▶ [Problem to work on]: Please copy the entries from the line with "Here are some" through the end of the entries, switching "taillight" to "tail lamp" and leaving everything else unchanged.

(Spatial reasoning entries)
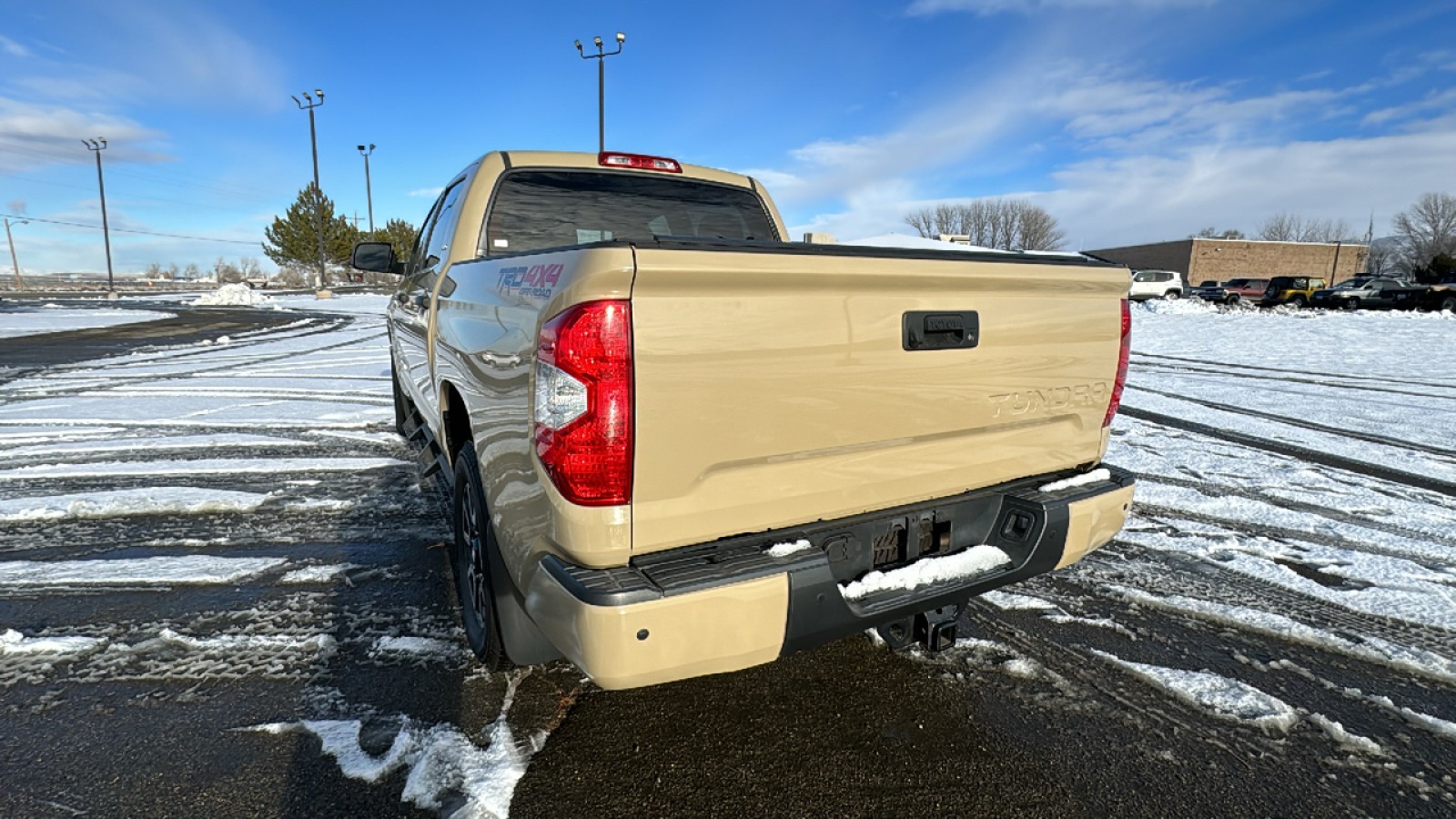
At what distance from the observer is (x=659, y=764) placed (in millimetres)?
2297

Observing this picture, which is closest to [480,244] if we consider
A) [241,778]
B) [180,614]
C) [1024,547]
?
[180,614]

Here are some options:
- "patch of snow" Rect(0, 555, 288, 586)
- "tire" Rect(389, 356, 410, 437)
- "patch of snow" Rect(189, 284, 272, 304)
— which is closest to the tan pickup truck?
"patch of snow" Rect(0, 555, 288, 586)

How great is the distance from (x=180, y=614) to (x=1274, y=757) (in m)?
4.26

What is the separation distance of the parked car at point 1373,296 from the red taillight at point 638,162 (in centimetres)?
4202

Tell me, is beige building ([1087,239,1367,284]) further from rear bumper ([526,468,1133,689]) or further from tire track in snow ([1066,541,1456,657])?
rear bumper ([526,468,1133,689])

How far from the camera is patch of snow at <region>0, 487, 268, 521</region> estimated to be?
440cm

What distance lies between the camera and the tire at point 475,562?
2.51m

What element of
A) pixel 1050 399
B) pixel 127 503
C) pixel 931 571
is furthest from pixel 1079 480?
pixel 127 503

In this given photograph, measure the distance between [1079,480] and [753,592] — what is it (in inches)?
60.0

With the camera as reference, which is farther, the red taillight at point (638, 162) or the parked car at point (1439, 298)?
the parked car at point (1439, 298)

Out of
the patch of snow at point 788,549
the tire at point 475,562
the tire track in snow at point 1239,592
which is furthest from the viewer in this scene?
the tire track in snow at point 1239,592

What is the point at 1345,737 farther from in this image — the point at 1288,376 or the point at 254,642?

▶ [Correct output]:
Here are some options:
- "patch of snow" Rect(0, 555, 288, 586)
- "tire" Rect(389, 356, 410, 437)
- "patch of snow" Rect(189, 284, 272, 304)
— which is closest to the tan pickup truck?
"patch of snow" Rect(0, 555, 288, 586)

How great is the distance from (x=180, y=614) to (x=1274, y=757) (in m)?
4.26

What is the separation distance of the parked car at point 1373,296 from the red tail lamp at point 638,162 (in centimetres)?
4202

Tell me, is beige building ([1087,239,1367,284]) further from rear bumper ([526,468,1133,689]) or further from tire track in snow ([1066,541,1456,657])?
rear bumper ([526,468,1133,689])

How far from the camera is patch of snow at <region>0, 487, 268, 521</region> estimated to be?
440cm

What distance lies between the camera and the tire at point 475,562?
2.51m

What element of
A) pixel 1050 399
B) pixel 127 503
C) pixel 931 571
is furthest from pixel 1079 480?
pixel 127 503

In this given photograph, measure the distance between [1079,480] and [753,592] — what is it (in inches)?
60.0

With the camera as reference, which is farther, the red tail lamp at point (638, 162) or the parked car at point (1439, 298)?
the parked car at point (1439, 298)

Out of
the patch of snow at point 788,549
the tire at point 475,562
the tire track in snow at point 1239,592
which is furthest from the viewer in this scene?
the tire track in snow at point 1239,592

What is the point at 1345,737 farther from in this image — the point at 1288,376 or the point at 254,642?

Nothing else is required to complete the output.